Consider such a story. You open a long position on one of the shares of listed companies. You think that at this point the market is in an accumulation phase, ending with a big breakout. What is your surprise when the movement does not occur, and the position has stalled, somewhere near zero.
The passage of a few hours or days has caused the expected increase. However, take into account that the circumstances in the market have changed to such an extent that the arguments for concluding the transaction are completely unreliable.
When the price executes a take profitorder, you can enjoy a profit. Just remember that you were just lucky. You opened the wrong position and thanks to your luck it was successful.
Are Livermor's principles a simple path to success?
Unfortunately, no rules bring 100% profits. Many of the investors have people who change the system in the first band of failures. And yet they could appear in any of the strategies. If a trader changes his strategy until he reaches only a streak of profits, he will fall into a vicious circle. It will change them indefinitely.
Playing on the stock market is not proving your point, but earning money. If in most cases you are right, it basically means nothing, because there may be a profitable investor even when most of his decisions are wrong.
The stock market is primarily about independent thinking.
The stock market activities that brought Livermor fame were associated with the great crisis of the twenties in the USA. The times when probably every player on the stock market was counting on an eternal bull market were illusory, and Livemore predicted a great economic collapse. The prevailing trend in the market did not seem to be suitable for opening short positions. Still, he opened it up and made a fortune in times of poverty.
Understand that the game on the stock market is about making decisions on your own. Herd thinking is nothing more than getting into trouble. If there is hurricane optimism or attentiveness in the market, because maybe there is an opportunity to conclude a transaction opposite to the opinion of the general public.
There is no one ideal way to trade.
The environment of people selling investment rates on the stock market surprisingly denies everything that contradicts their methods. It is true that there are tools that have no right to work, and the level of their complexity makes them useless. Still, many unrelated sources contain very useful tips.
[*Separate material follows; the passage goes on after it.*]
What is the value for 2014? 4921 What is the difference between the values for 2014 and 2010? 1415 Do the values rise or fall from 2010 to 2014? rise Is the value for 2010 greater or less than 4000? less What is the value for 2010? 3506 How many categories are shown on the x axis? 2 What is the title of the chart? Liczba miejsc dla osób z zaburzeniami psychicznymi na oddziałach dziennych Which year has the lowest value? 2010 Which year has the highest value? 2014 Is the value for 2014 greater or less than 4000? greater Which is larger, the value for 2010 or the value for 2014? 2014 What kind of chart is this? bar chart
If your information starts to complement each other instead of excluding, then you are going in a very good direction.
None of this information will be worthless, and as you assimilate it, you will have a better understanding of the market. There is no point in denying something in which someone has not found value. There is no one-size-fits-all way of trade.
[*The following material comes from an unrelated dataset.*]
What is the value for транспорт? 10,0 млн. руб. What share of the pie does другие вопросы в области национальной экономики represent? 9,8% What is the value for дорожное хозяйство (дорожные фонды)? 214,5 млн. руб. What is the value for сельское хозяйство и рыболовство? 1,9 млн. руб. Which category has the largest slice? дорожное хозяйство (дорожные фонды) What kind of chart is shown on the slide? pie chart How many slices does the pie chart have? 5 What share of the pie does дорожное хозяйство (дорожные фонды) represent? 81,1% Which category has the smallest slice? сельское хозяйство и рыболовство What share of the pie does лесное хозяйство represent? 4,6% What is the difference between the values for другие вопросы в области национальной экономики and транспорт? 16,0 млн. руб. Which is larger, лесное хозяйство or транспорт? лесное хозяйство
There are also no secret systems or leaks from Wall Street. In fact, there is hard work on analyzing your mistakes. If you understand the laws of the market, learn how to manage your budget and eliminate emotionally motivated trading.
No one knows what the future prices will be?
Some believe that even on Wall Street itself, investors don't know what they're doing, and prices fluctuate randomly. However, this is far too much of a simplification of the subject.
A paradoxical facilitation for you may be the fact that highly liquid financial markets are often manipulated. If a large hedge fund is opening its positions, it is certainly not going to close them at a loss.
This may mean for you the opportunity to conclude trades in harmony with their flow. In principle, a good way to do daily trading is to recognize the momentum in the market and use it according to your own goals.
Hard work pays off, but not always.
Approach this topic with common sense. True, stock market investments are associated with many sacrifices. You will have to spend a lot of time learning. However, most of the work that will be done by you will not involve live trading.
What does the Paretoprinciple say about this? 20% of the effort put in will translate into 80% of the results. The exchange will require you to spend most of your time reading books and training on the demo exchange.
If you notice that what you constantly open and close positions, changing your mind every now and then, you will notice that such a huge amount of work put in will not translate into the expected profit at all.